• OBJECTIVE:
Reproduce the entries starting with the line containing "From the choices" and going on through the line containing "13378 millimetres", changing every "closest" to "nearest" and leaving all else as is.
----- DATA PROVIDED
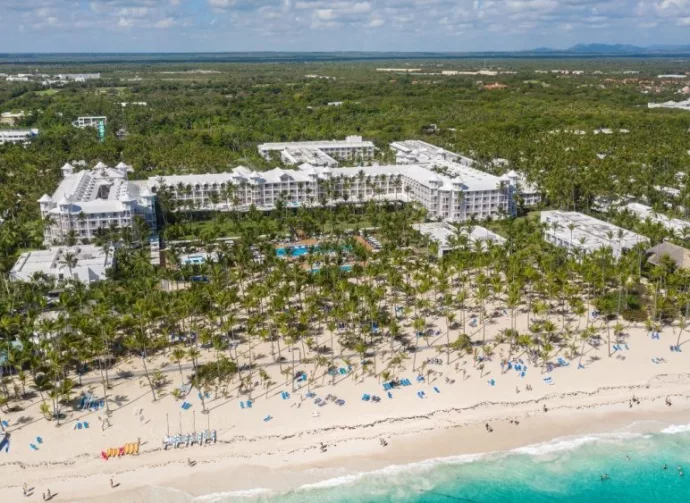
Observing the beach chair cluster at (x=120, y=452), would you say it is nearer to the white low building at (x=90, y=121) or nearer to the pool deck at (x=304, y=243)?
the pool deck at (x=304, y=243)

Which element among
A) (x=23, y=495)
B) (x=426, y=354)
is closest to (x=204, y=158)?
(x=426, y=354)

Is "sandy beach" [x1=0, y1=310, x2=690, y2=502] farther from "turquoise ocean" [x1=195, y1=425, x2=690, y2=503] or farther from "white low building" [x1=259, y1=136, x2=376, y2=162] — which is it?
"white low building" [x1=259, y1=136, x2=376, y2=162]

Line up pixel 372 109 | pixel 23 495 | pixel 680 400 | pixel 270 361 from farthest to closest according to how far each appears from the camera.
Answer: pixel 372 109 → pixel 270 361 → pixel 680 400 → pixel 23 495

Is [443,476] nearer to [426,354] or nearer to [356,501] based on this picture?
[356,501]

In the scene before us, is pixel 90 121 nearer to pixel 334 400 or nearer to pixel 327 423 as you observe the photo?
pixel 334 400

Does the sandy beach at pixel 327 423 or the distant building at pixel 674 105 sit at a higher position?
the distant building at pixel 674 105

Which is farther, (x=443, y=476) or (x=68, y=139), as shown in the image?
(x=68, y=139)

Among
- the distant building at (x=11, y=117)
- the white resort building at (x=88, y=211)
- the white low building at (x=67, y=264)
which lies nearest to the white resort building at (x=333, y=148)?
the white resort building at (x=88, y=211)

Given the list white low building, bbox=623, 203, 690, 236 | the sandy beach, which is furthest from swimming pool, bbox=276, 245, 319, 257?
white low building, bbox=623, 203, 690, 236

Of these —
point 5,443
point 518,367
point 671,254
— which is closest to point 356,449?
point 518,367
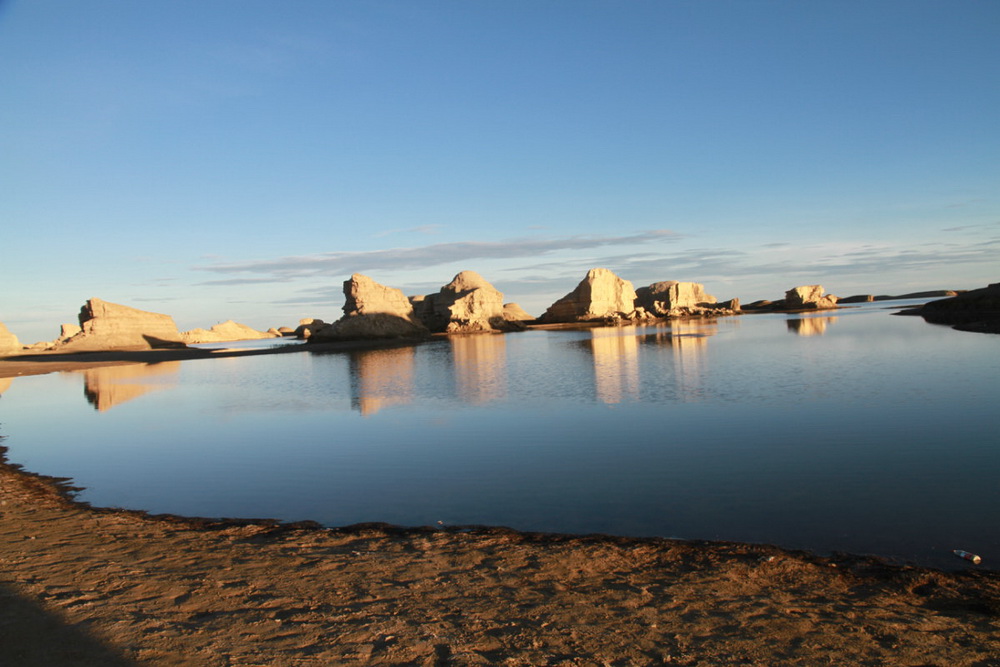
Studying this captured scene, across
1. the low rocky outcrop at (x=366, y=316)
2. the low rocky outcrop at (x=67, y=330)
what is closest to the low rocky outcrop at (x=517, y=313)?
the low rocky outcrop at (x=366, y=316)

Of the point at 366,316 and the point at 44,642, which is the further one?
the point at 366,316

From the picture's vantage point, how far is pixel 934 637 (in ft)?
13.5

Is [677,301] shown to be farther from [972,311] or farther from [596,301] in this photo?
[972,311]

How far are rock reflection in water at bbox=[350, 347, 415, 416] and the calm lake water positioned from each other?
0.33 m

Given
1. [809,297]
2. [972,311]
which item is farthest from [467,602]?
[809,297]

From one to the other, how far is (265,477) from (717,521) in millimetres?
6950

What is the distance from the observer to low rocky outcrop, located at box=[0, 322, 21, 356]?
57.3m

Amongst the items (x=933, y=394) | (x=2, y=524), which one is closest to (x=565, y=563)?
(x=2, y=524)

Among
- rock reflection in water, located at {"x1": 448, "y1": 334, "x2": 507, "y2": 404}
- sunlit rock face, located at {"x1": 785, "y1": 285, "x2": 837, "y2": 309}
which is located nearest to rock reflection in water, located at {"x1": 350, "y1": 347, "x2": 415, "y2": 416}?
rock reflection in water, located at {"x1": 448, "y1": 334, "x2": 507, "y2": 404}

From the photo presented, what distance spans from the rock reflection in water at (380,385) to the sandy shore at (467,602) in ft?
33.8

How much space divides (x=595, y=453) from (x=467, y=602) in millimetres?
5937

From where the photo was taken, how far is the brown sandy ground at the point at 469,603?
396 centimetres

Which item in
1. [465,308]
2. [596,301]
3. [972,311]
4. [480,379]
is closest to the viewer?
[480,379]

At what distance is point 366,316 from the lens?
6475 cm
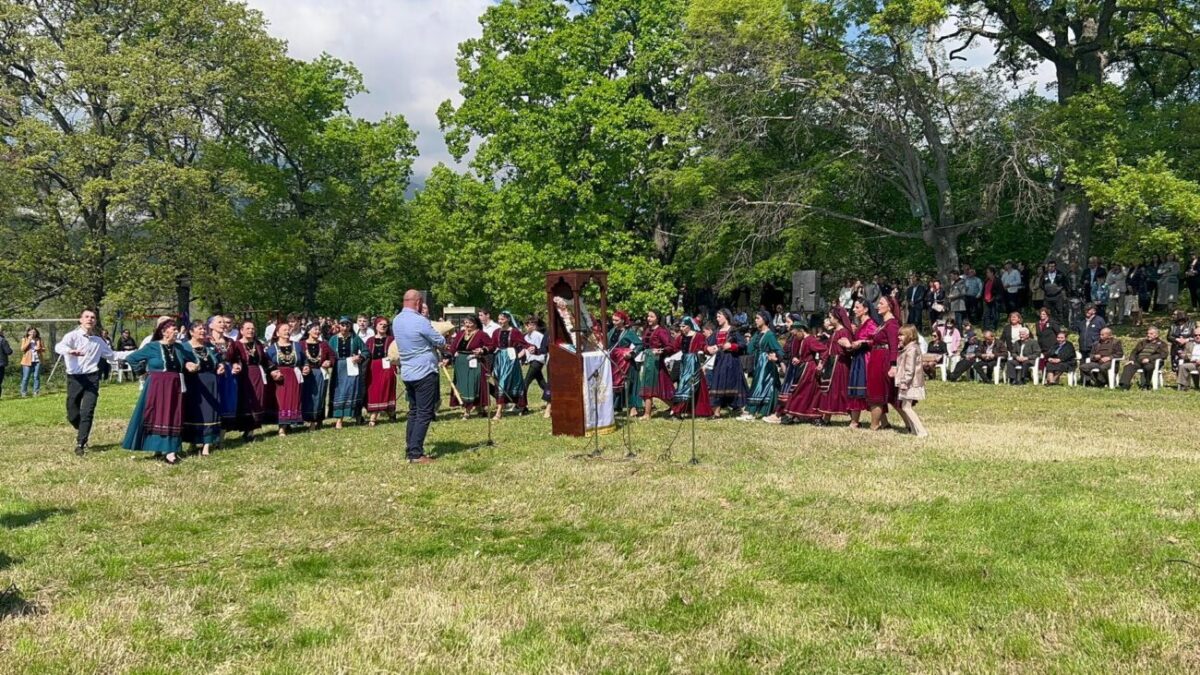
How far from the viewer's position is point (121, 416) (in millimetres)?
14984

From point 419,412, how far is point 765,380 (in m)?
6.15

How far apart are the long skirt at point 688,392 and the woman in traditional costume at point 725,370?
0.64ft

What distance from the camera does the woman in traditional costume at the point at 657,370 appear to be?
13.5 meters

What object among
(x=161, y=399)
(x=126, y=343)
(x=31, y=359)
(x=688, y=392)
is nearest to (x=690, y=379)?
(x=688, y=392)

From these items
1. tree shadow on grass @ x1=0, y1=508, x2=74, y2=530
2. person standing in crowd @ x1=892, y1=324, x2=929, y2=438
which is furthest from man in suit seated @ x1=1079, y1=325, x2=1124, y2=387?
tree shadow on grass @ x1=0, y1=508, x2=74, y2=530

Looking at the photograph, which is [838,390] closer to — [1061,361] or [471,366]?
[471,366]

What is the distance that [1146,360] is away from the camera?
53.6 ft

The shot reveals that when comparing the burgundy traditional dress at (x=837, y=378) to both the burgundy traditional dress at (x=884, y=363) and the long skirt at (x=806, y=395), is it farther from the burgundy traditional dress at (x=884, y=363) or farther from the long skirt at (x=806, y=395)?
the burgundy traditional dress at (x=884, y=363)

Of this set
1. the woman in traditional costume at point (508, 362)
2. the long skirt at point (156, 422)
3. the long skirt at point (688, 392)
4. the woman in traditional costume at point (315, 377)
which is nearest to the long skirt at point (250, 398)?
the woman in traditional costume at point (315, 377)

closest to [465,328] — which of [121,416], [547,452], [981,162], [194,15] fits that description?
[547,452]

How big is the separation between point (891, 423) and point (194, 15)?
28.1 meters

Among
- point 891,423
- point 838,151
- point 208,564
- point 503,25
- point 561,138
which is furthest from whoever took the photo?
point 503,25

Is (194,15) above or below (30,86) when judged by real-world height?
above

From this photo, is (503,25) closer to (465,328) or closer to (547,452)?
(465,328)
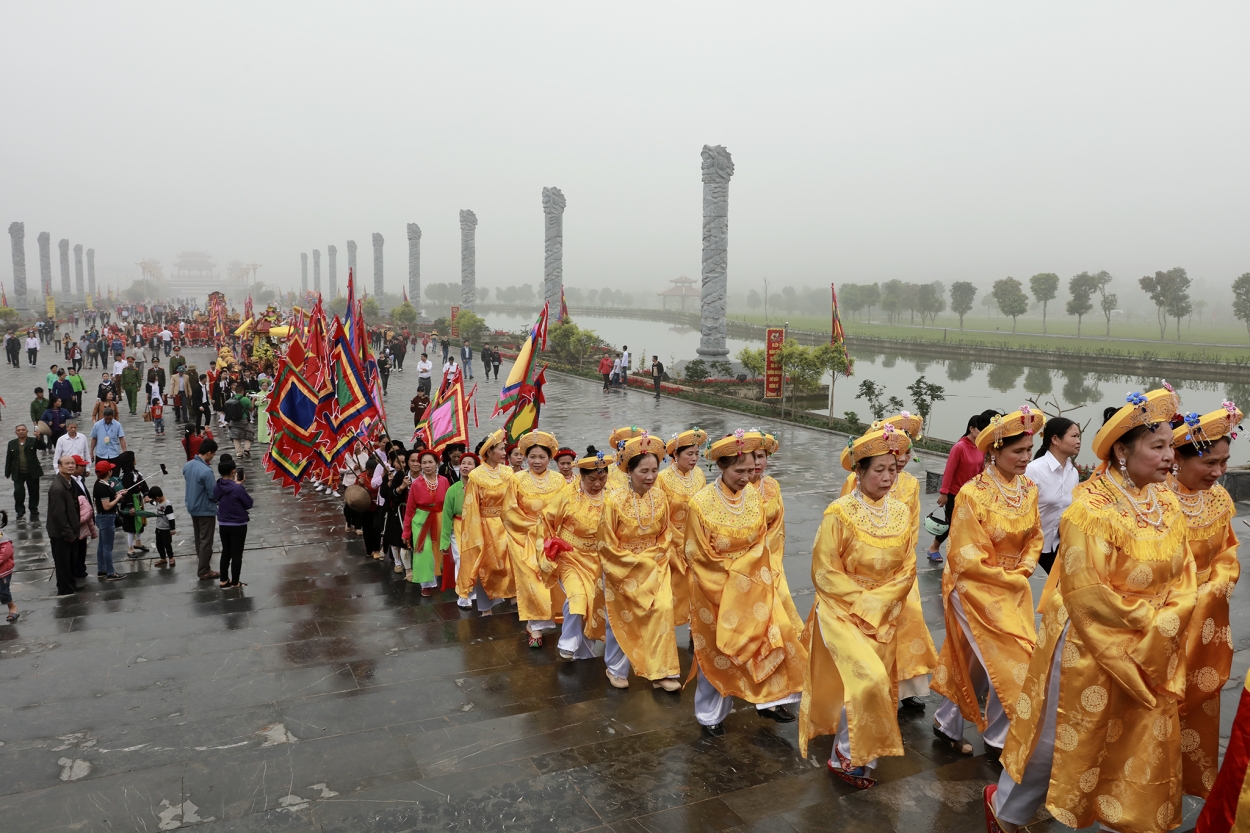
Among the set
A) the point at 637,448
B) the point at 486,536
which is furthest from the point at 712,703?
the point at 486,536

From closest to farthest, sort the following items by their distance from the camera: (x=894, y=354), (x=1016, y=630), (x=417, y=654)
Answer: (x=1016, y=630) < (x=417, y=654) < (x=894, y=354)

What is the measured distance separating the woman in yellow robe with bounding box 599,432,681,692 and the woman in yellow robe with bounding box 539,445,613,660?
39 cm

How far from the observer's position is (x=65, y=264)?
280 feet

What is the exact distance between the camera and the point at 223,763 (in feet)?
12.0

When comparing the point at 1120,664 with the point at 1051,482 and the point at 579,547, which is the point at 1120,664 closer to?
the point at 1051,482

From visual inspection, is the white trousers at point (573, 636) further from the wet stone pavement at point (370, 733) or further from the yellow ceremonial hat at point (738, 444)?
the yellow ceremonial hat at point (738, 444)

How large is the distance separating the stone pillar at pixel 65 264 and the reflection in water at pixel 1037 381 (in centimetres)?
8593

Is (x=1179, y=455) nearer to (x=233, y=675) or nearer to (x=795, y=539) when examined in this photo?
(x=233, y=675)

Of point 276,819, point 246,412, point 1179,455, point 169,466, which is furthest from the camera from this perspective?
point 246,412

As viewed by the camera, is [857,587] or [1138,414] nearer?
[1138,414]

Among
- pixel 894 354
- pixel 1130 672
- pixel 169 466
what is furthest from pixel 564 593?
pixel 894 354

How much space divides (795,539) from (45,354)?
32.9 m

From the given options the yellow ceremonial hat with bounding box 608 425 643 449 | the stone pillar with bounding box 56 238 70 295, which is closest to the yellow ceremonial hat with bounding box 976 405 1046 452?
the yellow ceremonial hat with bounding box 608 425 643 449

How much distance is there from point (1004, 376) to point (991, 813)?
32670 mm
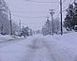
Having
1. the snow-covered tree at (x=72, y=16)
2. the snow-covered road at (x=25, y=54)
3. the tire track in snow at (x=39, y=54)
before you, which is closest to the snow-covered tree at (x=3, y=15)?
the snow-covered tree at (x=72, y=16)

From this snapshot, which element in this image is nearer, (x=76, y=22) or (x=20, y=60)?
(x=20, y=60)

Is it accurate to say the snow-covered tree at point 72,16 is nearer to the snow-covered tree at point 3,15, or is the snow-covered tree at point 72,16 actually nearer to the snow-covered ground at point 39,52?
the snow-covered tree at point 3,15

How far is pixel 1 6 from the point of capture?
333ft

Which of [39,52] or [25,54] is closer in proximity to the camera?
[25,54]

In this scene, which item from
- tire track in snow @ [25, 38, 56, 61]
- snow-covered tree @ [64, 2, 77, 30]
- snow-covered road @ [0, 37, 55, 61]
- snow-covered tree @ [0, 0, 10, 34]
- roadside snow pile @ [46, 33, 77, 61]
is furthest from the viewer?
snow-covered tree @ [0, 0, 10, 34]

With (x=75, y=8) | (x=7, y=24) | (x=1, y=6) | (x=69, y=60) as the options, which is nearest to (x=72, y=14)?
(x=75, y=8)

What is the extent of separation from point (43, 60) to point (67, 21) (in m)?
64.3

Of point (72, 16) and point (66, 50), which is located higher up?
point (72, 16)

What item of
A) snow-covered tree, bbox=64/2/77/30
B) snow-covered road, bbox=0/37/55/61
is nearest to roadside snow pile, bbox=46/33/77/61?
snow-covered road, bbox=0/37/55/61

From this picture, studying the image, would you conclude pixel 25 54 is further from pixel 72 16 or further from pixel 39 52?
pixel 72 16

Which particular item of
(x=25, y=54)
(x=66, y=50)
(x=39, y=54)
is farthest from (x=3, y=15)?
(x=39, y=54)

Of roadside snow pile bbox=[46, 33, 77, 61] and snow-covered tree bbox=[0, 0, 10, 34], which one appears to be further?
snow-covered tree bbox=[0, 0, 10, 34]

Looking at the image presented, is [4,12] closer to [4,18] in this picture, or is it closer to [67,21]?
[4,18]

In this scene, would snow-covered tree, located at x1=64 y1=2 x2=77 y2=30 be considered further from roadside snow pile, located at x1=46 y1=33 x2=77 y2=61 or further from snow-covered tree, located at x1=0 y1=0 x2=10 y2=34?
roadside snow pile, located at x1=46 y1=33 x2=77 y2=61
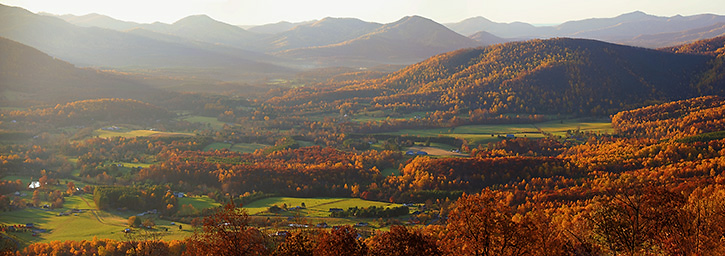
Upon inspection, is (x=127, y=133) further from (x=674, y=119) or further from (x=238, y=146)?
(x=674, y=119)

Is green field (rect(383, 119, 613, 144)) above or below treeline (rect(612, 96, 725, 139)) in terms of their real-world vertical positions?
below

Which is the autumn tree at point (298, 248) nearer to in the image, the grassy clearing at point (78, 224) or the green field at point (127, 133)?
the grassy clearing at point (78, 224)

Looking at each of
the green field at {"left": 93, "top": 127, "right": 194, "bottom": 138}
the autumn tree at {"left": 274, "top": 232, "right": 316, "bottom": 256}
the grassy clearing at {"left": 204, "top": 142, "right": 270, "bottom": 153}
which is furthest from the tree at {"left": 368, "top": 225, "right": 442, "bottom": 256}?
the green field at {"left": 93, "top": 127, "right": 194, "bottom": 138}

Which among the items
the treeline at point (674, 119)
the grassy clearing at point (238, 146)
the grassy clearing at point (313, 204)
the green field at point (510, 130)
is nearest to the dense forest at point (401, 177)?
the treeline at point (674, 119)

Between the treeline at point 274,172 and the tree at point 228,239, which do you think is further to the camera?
the treeline at point 274,172

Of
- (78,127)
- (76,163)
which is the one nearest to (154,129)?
(78,127)

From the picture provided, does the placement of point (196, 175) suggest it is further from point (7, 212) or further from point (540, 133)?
point (540, 133)

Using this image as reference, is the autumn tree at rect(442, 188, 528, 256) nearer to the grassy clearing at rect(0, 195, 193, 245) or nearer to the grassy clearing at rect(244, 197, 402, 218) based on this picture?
the grassy clearing at rect(0, 195, 193, 245)
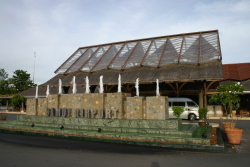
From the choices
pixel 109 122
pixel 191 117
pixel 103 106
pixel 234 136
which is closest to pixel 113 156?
pixel 109 122

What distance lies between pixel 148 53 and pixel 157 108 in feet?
39.2

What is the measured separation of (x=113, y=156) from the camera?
246 inches

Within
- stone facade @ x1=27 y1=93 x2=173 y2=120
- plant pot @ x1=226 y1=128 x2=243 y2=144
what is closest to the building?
stone facade @ x1=27 y1=93 x2=173 y2=120

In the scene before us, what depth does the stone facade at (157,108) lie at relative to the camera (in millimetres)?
9692

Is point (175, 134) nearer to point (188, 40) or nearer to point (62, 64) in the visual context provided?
point (188, 40)

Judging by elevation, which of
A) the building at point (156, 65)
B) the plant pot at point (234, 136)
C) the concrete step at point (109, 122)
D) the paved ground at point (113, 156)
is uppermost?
the building at point (156, 65)

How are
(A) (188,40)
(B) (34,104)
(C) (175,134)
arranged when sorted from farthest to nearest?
(A) (188,40) < (B) (34,104) < (C) (175,134)

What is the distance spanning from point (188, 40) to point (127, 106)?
13378 millimetres

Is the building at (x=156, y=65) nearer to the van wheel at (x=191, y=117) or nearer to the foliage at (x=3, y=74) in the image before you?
the van wheel at (x=191, y=117)

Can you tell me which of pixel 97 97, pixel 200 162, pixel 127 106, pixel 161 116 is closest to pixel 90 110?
pixel 97 97

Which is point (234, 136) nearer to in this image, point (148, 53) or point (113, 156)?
point (113, 156)

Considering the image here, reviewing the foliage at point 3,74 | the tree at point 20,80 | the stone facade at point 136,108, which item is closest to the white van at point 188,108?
the stone facade at point 136,108

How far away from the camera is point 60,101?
12766 millimetres

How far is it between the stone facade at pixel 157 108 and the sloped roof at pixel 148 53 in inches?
369
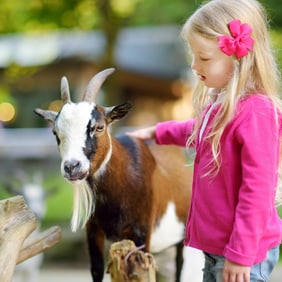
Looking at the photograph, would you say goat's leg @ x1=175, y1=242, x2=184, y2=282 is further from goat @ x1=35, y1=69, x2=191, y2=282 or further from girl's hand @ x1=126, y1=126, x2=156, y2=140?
girl's hand @ x1=126, y1=126, x2=156, y2=140

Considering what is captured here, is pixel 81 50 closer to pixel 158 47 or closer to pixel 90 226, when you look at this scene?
pixel 158 47

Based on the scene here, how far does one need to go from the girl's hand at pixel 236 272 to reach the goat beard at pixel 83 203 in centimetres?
97

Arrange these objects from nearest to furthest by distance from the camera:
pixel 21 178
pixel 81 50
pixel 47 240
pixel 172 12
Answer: pixel 47 240 < pixel 21 178 < pixel 172 12 < pixel 81 50

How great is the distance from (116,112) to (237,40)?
921 mm

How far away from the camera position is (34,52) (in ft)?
51.3

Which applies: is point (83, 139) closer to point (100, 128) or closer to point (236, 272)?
point (100, 128)

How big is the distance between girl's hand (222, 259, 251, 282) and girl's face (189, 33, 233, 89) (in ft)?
2.11

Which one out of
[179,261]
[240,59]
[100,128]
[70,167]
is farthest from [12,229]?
[179,261]

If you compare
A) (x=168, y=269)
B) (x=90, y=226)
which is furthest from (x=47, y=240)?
(x=168, y=269)

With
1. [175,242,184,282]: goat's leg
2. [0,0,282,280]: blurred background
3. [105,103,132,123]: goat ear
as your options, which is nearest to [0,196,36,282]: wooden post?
[105,103,132,123]: goat ear

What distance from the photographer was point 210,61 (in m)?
2.87

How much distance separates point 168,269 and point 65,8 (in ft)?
23.6

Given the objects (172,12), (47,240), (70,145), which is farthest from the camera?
(172,12)

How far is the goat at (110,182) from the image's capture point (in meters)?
3.38
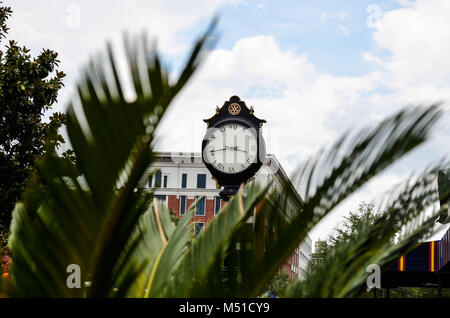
----------
• RESULT FOR THIS EXERCISE:
From the choices
pixel 109 122
pixel 191 117
pixel 103 106
pixel 234 136
which is nearest to pixel 113 156?
pixel 109 122

What distance lies between pixel 148 53 and pixel 157 108 in feet?
39.2

What is the measured separation of (x=113, y=156) from the camera?
246 inches

Within
- stone facade @ x1=27 y1=93 x2=173 y2=120
- plant pot @ x1=226 y1=128 x2=243 y2=144
what is nearest to the building?
stone facade @ x1=27 y1=93 x2=173 y2=120

In the scene before us, what depth does the stone facade at (157,108) lie at relative to the camera (in millimetres)?
9692

Is point (175, 134) nearer to point (188, 40) or nearer to point (62, 64) in the visual context provided?
point (188, 40)

Judging by elevation, which of
A) the building at point (156, 65)
B) the plant pot at point (234, 136)
C) the concrete step at point (109, 122)
D) the paved ground at point (113, 156)
is uppermost?
the building at point (156, 65)

How are
(A) (188,40)
(B) (34,104)
(C) (175,134)
arranged when sorted from farthest to nearest?
(A) (188,40) < (B) (34,104) < (C) (175,134)

What is the distance spanning from point (188, 40) to point (127, 106)?
13378 millimetres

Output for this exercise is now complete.